Open questions for the synthesizer

1. Should bench/ live in this repo or a sibling codewizard-sherpa-benches repo? ADR-0016 §Open Q4 defers; the best-practices design assumes same-repo for now. Synthesizer should weigh against the security-first lens's view on proprietary repo snapshots.
2. Should PromotionGate.evaluate be exposed as a Python API or only as a CLI subcommand? This design exposes both. The CLI is the operator path; the Python API is needed for Phase 13's cost-ledger reconciliation. If Phase 13 doesn't materialize the Python use case, the API is over-built. Defer to synthesizer.

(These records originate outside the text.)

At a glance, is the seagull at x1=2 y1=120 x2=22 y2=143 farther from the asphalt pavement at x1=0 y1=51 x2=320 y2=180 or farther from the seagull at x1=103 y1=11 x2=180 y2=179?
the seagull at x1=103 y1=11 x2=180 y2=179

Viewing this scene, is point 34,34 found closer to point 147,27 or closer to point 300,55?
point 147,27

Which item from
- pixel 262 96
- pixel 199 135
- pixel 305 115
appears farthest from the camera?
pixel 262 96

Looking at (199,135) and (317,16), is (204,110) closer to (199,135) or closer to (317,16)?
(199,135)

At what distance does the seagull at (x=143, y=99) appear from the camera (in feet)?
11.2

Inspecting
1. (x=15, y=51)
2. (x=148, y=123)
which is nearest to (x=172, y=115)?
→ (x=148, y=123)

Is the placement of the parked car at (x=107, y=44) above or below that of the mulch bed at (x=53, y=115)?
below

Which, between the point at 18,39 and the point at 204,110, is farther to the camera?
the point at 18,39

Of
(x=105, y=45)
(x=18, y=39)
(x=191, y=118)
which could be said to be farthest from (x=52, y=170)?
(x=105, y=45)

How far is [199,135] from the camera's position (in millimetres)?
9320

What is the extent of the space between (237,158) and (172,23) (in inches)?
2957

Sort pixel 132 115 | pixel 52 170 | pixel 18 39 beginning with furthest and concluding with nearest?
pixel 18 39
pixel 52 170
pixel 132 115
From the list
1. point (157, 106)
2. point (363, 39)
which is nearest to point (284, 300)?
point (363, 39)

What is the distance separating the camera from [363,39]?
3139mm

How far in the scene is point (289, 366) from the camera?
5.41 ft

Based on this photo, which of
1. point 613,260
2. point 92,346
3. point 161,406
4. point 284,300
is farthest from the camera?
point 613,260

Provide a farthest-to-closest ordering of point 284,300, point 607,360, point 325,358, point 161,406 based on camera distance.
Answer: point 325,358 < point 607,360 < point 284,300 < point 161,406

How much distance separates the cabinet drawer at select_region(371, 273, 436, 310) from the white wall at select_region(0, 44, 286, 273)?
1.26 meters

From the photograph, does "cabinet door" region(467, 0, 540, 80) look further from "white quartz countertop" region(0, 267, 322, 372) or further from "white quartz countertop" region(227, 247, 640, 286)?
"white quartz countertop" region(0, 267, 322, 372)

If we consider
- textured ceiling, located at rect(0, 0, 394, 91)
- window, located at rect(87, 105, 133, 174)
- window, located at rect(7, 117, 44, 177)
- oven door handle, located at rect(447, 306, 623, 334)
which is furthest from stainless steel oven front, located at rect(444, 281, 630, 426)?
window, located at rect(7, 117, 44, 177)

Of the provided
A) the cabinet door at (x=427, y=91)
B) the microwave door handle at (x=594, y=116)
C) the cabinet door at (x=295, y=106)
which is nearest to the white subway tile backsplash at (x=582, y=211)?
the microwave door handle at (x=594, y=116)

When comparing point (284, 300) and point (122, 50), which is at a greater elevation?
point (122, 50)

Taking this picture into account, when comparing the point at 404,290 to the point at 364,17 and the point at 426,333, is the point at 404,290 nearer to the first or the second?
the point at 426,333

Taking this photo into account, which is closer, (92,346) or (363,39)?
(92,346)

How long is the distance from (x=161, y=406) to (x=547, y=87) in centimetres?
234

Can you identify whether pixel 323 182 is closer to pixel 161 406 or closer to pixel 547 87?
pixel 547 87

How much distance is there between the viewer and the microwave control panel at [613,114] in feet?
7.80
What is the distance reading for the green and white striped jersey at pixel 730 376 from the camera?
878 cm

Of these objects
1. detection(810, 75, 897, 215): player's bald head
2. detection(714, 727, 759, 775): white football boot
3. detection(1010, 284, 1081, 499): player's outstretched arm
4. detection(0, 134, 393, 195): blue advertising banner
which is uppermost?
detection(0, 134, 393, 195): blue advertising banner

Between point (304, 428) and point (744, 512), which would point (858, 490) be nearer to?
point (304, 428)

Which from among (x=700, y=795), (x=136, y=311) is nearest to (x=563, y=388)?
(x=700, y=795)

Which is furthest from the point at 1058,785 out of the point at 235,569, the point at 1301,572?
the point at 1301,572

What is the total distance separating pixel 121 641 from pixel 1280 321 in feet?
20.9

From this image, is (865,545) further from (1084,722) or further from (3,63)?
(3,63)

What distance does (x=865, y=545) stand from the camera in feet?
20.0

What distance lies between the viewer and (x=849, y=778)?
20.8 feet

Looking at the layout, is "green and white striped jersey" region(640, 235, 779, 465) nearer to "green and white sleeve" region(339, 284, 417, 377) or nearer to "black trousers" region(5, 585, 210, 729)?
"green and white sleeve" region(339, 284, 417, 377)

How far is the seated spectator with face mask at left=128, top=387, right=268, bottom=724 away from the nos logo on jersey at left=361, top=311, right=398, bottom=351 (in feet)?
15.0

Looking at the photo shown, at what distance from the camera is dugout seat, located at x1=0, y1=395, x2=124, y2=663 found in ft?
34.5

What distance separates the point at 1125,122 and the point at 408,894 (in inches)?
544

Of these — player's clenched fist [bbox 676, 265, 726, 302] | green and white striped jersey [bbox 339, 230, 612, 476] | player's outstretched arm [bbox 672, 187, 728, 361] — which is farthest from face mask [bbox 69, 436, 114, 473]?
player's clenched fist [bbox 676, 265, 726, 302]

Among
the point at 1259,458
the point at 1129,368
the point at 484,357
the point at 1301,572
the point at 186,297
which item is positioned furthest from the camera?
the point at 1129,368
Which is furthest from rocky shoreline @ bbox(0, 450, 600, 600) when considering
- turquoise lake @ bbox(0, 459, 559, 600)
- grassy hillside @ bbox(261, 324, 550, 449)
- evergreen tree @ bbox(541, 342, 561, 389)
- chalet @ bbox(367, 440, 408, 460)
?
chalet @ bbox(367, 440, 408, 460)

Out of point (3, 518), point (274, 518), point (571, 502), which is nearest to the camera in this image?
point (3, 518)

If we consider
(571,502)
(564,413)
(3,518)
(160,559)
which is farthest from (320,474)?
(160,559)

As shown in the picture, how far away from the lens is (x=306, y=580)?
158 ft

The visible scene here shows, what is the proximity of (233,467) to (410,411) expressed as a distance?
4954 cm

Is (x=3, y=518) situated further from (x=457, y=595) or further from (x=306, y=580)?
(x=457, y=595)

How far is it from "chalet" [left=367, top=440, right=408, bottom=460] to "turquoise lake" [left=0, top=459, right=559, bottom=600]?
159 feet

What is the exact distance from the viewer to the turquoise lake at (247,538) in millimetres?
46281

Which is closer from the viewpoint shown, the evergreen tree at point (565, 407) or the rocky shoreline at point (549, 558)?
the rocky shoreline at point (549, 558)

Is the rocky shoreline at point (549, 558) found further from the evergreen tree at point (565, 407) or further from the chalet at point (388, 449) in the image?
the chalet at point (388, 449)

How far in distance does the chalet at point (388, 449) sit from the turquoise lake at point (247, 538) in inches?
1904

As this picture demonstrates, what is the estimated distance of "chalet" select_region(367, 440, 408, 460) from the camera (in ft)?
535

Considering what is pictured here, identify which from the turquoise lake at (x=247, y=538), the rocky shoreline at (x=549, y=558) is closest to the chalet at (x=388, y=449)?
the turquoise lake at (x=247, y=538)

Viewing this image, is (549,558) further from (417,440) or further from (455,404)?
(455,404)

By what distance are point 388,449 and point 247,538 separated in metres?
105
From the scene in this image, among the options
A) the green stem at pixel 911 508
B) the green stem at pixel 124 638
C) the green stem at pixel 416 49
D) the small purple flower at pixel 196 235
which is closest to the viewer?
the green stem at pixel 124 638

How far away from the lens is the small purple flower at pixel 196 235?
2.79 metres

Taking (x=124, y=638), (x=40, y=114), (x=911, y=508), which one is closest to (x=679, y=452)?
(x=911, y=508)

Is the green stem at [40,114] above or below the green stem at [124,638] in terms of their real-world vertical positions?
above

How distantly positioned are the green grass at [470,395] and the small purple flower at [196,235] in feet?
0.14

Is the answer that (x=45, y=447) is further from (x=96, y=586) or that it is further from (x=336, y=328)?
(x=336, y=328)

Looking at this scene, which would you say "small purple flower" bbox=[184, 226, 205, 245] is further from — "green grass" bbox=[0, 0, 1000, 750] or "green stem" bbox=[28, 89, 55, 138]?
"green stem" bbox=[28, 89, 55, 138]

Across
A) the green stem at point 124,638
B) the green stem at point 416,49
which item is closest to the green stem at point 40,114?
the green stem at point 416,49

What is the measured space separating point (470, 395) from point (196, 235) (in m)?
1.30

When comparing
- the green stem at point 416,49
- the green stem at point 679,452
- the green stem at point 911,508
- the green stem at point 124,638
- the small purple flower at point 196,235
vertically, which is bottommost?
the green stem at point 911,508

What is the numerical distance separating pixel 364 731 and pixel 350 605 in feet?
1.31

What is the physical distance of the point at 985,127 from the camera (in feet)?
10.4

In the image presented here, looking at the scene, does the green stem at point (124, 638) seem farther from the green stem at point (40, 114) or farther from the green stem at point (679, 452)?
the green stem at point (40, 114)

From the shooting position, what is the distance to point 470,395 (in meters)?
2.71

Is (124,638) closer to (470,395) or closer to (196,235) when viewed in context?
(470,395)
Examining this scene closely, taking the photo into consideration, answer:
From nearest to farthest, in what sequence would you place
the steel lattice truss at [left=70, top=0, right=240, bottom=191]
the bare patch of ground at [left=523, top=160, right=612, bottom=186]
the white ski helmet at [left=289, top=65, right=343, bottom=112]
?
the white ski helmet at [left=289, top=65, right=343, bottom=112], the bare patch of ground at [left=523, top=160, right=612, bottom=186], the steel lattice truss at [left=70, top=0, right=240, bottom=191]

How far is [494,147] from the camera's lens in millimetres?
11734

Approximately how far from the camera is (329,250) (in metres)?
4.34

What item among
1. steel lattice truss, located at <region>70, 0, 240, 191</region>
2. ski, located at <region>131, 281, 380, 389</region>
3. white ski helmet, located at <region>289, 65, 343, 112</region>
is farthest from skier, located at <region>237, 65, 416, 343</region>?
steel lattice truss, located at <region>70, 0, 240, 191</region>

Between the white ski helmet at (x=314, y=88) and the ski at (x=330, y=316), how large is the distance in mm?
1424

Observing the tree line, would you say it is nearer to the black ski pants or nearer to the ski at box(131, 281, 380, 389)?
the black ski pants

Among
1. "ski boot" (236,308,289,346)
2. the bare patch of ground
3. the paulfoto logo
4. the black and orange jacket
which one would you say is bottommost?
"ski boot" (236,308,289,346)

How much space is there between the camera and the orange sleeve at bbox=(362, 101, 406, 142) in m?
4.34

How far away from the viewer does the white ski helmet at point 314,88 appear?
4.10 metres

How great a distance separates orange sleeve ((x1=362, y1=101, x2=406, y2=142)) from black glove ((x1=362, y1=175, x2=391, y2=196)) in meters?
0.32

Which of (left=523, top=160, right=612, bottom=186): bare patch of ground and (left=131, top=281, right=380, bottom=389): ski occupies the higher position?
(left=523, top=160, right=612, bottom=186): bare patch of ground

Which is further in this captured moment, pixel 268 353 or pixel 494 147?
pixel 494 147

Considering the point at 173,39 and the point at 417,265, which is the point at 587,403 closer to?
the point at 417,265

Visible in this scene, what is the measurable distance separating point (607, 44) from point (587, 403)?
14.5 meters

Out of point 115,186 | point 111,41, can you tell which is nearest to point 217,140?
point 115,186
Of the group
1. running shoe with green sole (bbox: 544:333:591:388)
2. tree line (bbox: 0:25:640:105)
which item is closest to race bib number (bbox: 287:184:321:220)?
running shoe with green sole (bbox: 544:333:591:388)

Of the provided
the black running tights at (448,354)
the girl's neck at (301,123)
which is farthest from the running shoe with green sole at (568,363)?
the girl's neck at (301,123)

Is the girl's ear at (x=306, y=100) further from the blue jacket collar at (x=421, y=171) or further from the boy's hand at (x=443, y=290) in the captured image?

3. Is signal.SIGALRM the right timeout mechanism on Linux + macOS dev machines? Phase 0's probe coordinator uses asyncio.wait_for; the eval runner is synchronous. Synthesizer should confirm consistency with whatever the performance-first design proposes for parallelism — if parallelism lands, timeouts become per-task asyncio.wait_for and signal.SIGALRM goes away.
4. Should the rubric have access to the audit record from prior runs? Useful for "did this case regress?" scoring. Phase 6.5 says no (rubrics are stateless per-case); Phase 13 may revisit.
5. Tier names — bronze/silver/gold/platinum per ADR-0016, but the four-tier choice is data, not contract. Should the design pin them as Literal[...] or load from docs/trust-tiers.yaml? This design pins them in BenchCase.disposition and PromotionVerdict.current_tier as Literal[...]. Adding a fifth tier becomes an ADR amendment (consistent with "extension by addition" + the extra="forbid" discipline). The performance-first or security-first lens may prefer string-typed for flexibility; the best-practices lens chooses Literal for type-safety. Synthesizer's call.